15. Les dispositions contestées prévoient que, lorsque les éléments recueillis au cours de la procédure font apparaître que la personne devant être entendue librement fait l’objet d’une mesure de protection juridique, l’officier ou l’agent de police judiciaire doit aviser par tout moyen son tuteur ou son curateur. Elles prévoient également que, dans ce cas, ce dernier peut désigner un avocat ou demander la désignation d’un avocat commis d’office afin d’assister le majeur protégé lors de son audition.
16. En adoptant ces dispositions, le législateur a entendu que le majeur protégé soit, au cours de son audition libre, assisté dans l’exercice de ses droits et, en particulier, dans l’exercice de son droit à l’assistance d’un avocat.

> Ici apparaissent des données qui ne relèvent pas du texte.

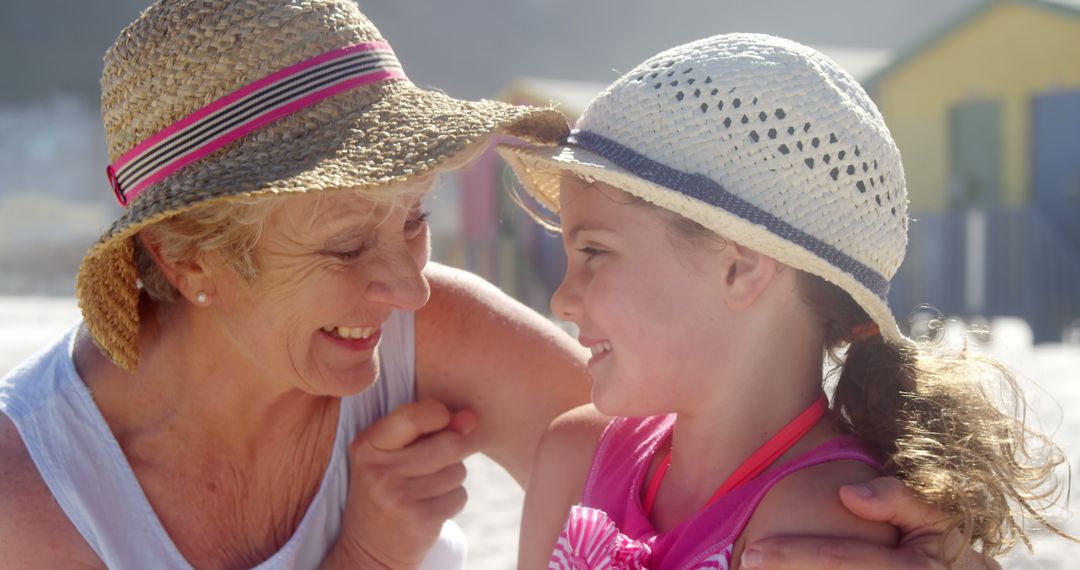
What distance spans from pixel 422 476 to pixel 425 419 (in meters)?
0.14

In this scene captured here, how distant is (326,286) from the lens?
6.95 feet

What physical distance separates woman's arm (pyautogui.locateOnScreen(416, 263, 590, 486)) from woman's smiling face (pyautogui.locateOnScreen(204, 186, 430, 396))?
0.43 meters

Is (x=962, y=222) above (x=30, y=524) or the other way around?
the other way around

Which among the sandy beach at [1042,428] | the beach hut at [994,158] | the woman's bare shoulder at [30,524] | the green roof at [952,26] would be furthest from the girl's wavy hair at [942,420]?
the green roof at [952,26]

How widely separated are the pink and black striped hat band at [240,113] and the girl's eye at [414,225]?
305 mm

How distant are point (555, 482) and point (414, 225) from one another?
63cm

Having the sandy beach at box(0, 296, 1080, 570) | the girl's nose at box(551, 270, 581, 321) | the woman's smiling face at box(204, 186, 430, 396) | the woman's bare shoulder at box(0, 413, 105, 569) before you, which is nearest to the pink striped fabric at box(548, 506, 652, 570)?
the girl's nose at box(551, 270, 581, 321)

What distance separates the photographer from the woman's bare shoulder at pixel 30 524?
2.19 meters

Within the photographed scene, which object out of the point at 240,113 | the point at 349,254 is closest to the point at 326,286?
the point at 349,254

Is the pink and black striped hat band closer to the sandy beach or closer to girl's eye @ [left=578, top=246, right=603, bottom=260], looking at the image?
girl's eye @ [left=578, top=246, right=603, bottom=260]

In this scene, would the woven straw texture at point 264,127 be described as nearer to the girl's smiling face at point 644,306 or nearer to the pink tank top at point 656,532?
the girl's smiling face at point 644,306

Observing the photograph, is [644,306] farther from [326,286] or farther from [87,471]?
[87,471]

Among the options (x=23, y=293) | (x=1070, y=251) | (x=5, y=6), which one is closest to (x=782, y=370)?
(x=1070, y=251)

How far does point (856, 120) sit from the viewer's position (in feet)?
5.81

17. Ainsi, les dispositions contestées impliquent nécessairement que, lorsqu’il est avisé de l’audition libre du majeur protégé, le tuteur ou le curateur est informé par les enquêteurs de la possibilité qu’il a de désigner ou faire désigner un avocat pour assister ce dernier.

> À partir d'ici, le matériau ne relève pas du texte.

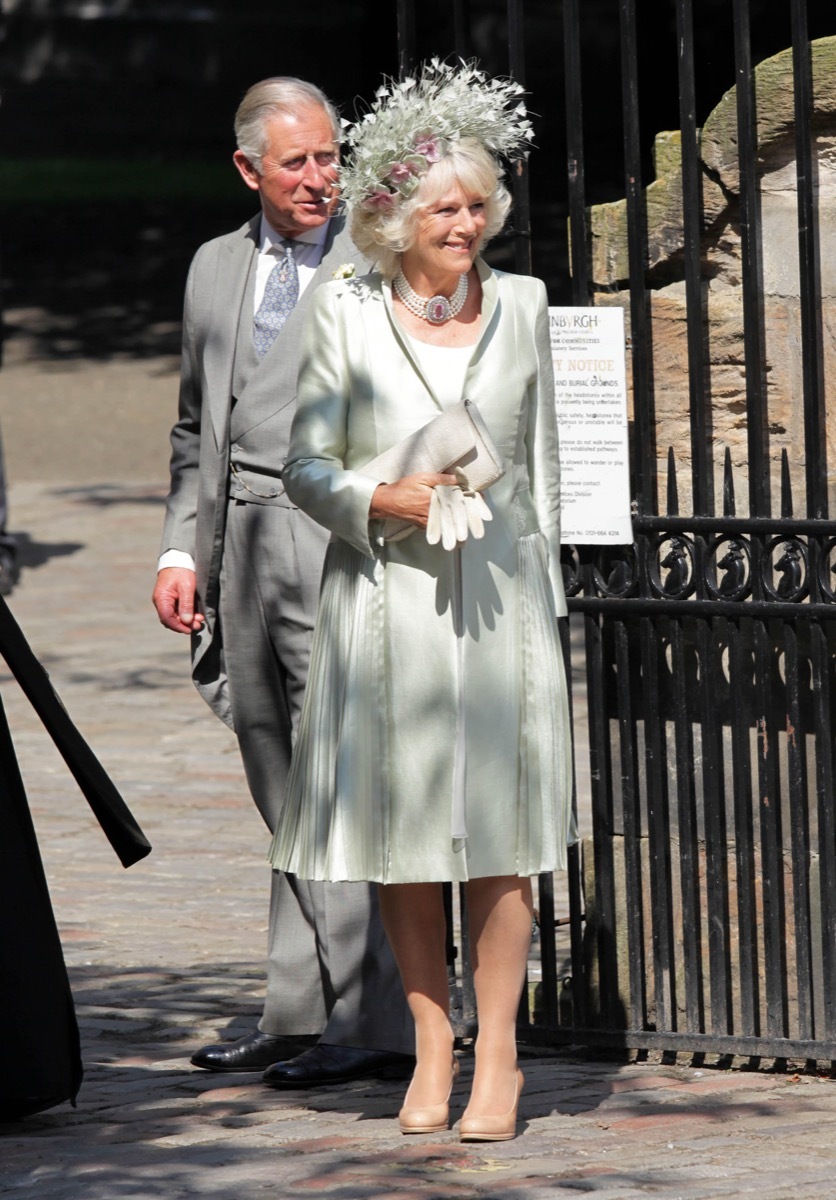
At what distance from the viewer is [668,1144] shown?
13.7ft

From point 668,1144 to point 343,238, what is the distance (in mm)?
2144

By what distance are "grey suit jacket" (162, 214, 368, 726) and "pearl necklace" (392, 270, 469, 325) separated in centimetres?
52

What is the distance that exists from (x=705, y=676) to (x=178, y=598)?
1228 millimetres

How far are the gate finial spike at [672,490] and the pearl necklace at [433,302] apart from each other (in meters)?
0.77

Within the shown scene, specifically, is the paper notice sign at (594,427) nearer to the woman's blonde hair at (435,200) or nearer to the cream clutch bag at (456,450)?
the woman's blonde hair at (435,200)

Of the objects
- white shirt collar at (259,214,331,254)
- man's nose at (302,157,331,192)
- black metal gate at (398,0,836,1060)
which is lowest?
black metal gate at (398,0,836,1060)

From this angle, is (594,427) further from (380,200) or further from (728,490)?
(380,200)

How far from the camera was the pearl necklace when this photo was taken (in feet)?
14.1

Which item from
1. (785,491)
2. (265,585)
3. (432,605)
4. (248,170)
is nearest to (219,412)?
(265,585)

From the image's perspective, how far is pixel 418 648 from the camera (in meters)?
4.20

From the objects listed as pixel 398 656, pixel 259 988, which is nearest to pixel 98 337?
pixel 259 988

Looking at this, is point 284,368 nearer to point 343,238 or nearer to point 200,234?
point 343,238

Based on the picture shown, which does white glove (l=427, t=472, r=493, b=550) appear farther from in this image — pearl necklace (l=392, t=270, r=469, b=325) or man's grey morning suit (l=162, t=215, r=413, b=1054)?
man's grey morning suit (l=162, t=215, r=413, b=1054)

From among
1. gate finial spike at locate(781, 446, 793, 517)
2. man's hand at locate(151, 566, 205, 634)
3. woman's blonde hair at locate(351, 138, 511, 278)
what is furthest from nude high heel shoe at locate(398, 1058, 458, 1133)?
woman's blonde hair at locate(351, 138, 511, 278)
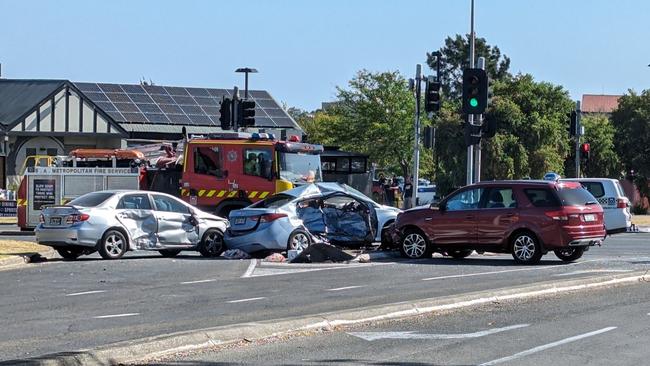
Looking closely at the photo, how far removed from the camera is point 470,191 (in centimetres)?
2133

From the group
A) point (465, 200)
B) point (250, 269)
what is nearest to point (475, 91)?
point (465, 200)

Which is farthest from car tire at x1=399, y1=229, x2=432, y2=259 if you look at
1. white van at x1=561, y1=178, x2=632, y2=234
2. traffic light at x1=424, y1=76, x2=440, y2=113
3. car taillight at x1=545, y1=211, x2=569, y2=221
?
traffic light at x1=424, y1=76, x2=440, y2=113

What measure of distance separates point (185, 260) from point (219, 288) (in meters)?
5.56

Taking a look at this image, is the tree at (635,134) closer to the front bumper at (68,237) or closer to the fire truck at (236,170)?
the fire truck at (236,170)

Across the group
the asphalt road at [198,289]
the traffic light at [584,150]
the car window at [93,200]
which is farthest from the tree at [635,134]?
the car window at [93,200]

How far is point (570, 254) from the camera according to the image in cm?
2117

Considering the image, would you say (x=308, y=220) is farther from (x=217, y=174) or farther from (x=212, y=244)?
(x=217, y=174)

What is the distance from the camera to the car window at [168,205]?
859 inches

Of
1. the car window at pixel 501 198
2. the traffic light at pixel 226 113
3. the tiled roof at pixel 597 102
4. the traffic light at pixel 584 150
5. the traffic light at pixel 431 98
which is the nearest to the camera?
the car window at pixel 501 198

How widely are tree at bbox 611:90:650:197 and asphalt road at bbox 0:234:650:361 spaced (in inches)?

18. Dès lors, le grief tiré de la méconnaissance des droits de la défense ne peut qu’être écarté.
19. Par conséquent, les dispositions contestées de l’article 706-112-2 du code de procédure pénale, qui ne sont pas entachées d’incompétence négative et qui ne méconnaissent aucun autre droit ou liberté que la Constitution garantit, doivent être déclarées conformes à la Constitution.

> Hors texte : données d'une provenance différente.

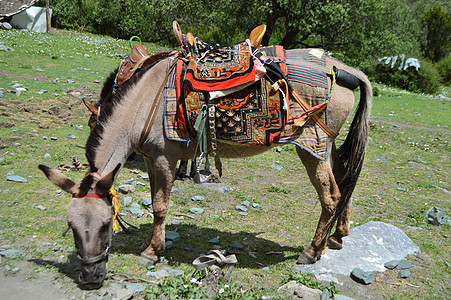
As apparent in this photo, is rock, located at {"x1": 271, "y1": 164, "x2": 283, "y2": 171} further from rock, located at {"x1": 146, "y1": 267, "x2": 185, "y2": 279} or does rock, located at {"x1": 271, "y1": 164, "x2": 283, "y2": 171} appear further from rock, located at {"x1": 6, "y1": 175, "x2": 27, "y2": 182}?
rock, located at {"x1": 6, "y1": 175, "x2": 27, "y2": 182}

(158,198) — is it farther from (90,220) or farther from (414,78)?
(414,78)

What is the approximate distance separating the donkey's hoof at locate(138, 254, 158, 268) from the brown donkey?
0.01 meters

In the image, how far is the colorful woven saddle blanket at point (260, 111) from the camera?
Result: 4.06 metres

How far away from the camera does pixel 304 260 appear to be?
444cm

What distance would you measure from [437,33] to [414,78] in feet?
54.1

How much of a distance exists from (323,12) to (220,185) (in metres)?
15.8

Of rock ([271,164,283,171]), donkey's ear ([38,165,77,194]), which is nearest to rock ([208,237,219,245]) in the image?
donkey's ear ([38,165,77,194])

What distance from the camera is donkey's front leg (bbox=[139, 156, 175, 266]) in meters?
4.19

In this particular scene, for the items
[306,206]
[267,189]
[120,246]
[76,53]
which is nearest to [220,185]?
[267,189]

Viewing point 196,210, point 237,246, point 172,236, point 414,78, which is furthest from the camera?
point 414,78

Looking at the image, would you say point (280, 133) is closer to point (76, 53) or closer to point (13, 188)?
point (13, 188)

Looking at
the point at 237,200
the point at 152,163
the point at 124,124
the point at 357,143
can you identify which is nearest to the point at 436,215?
the point at 357,143

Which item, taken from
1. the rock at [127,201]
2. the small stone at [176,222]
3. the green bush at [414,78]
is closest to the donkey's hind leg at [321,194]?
the small stone at [176,222]

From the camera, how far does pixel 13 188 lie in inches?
218
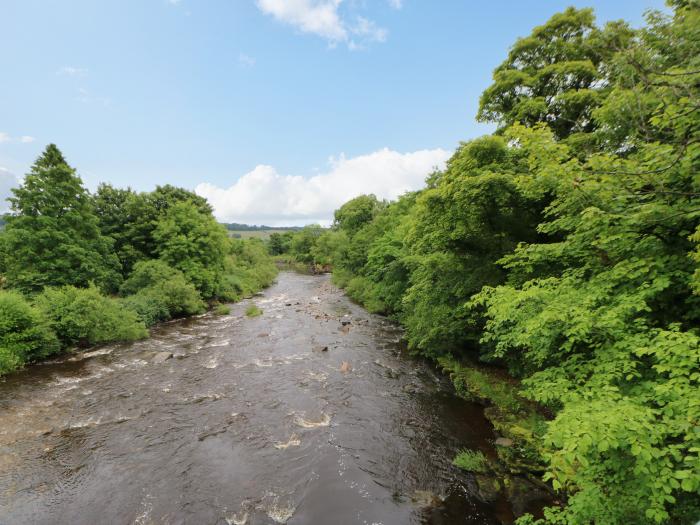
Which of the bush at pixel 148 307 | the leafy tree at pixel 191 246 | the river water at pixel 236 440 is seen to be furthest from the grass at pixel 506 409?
the leafy tree at pixel 191 246

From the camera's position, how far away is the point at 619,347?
5172mm

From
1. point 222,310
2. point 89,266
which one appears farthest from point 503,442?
point 89,266

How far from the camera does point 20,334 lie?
14.7 metres

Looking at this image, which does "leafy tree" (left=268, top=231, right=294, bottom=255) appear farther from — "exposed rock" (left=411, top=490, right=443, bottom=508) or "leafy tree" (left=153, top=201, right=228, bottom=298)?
"exposed rock" (left=411, top=490, right=443, bottom=508)

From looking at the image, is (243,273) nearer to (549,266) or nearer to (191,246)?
(191,246)

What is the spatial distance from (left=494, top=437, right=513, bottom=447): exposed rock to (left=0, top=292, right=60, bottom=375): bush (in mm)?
20474

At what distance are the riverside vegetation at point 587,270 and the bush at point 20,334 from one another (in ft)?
62.5

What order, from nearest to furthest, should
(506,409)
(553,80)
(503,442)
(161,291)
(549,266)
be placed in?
(549,266) → (503,442) → (506,409) → (553,80) → (161,291)

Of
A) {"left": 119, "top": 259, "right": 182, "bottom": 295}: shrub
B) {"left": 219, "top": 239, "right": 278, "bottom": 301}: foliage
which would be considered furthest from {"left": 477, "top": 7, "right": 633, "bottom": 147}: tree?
{"left": 219, "top": 239, "right": 278, "bottom": 301}: foliage

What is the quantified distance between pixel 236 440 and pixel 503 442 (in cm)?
858

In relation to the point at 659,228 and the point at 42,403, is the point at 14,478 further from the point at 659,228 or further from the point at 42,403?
the point at 659,228

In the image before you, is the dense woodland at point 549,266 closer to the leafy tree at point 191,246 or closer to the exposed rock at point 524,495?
the leafy tree at point 191,246

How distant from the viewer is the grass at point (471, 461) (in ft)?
28.8

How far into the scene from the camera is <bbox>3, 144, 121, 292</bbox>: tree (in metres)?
19.1
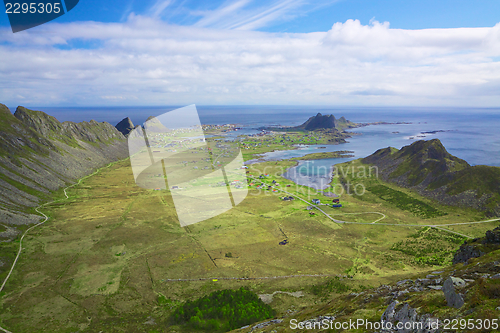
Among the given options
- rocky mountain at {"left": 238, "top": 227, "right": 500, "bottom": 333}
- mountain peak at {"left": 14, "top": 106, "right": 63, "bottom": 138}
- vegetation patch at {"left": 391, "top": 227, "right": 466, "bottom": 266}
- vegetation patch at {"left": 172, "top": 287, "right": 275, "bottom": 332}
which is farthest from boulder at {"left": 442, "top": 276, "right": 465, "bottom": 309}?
mountain peak at {"left": 14, "top": 106, "right": 63, "bottom": 138}

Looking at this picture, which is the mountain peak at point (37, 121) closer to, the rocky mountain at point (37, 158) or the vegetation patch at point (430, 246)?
the rocky mountain at point (37, 158)

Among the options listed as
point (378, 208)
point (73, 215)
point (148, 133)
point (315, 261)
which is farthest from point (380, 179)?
point (148, 133)

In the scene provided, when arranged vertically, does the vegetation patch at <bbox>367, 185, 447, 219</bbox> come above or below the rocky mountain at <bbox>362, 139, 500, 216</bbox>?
below

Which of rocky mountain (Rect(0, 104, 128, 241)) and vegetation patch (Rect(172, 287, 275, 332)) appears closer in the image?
vegetation patch (Rect(172, 287, 275, 332))

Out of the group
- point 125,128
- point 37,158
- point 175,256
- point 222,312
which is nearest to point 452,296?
point 222,312

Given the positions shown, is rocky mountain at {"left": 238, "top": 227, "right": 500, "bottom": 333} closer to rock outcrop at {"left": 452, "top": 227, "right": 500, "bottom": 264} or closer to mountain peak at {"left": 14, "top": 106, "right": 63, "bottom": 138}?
rock outcrop at {"left": 452, "top": 227, "right": 500, "bottom": 264}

- Sur les effets de la déclaration d’inconstitutionnalité :
20. Selon le deuxième alinéa de l’article 62 de la Constitution : « Une disposition déclarée inconstitutionnelle sur le fondement de l’article 61-1 est abrogée à compter de la publication de la décision du Conseil constitutionnel ou d’une date ultérieure fixée par cette décision. Le Conseil constitutionnel détermine les conditions et limites dans lesquelles les effets que la disposition a produits sont susceptibles d’être remis en cause ». En principe, la déclaration d’inconstitutionnalité doit bénéficier à l’auteur de la question prioritaire de constitutionnalité et la disposition déclarée contraire à la Constitution ne peut être appliquée dans les instances en cours à la date de la publication de la décision du Conseil constitutionnel. Cependant, les dispositions de l’article 62 de la Constitution réservent à ce dernier le pouvoir tant de fixer la date de l’abrogation et de reporter dans le temps ses effets que de prévoir la remise en cause des effets que la disposition a produits avant l’intervention de cette déclaration. Ces mêmes dispositions réservent également au Conseil constitutionnel le pouvoir de s’opposer à l’engagement de la responsabilité de l’État du fait des dispositions déclarées inconstitutionnelles ou d’en déterminer les conditions ou limites particulières.
21. En l’espèce, d’une part, les dispositions de l’article 77-1 du code de procédure pénale déclarées contraires à la Constitution, dans leur rédaction contestée, ne sont plus en vigueur.
22. D’autre part, la remise en cause des mesures ayant été prises sur le fondement des dispositions déclarées contraires à la Constitution méconnaîtrait les objectifs de valeur constitutionnelle de sauvegarde de l’ordre public et de recherche des auteurs d’infractions et aurait ainsi des conséquences manifestement excessives. Par suite, ces mesures ne peuvent être contestées sur le fondement de cette inconstitutionnalité.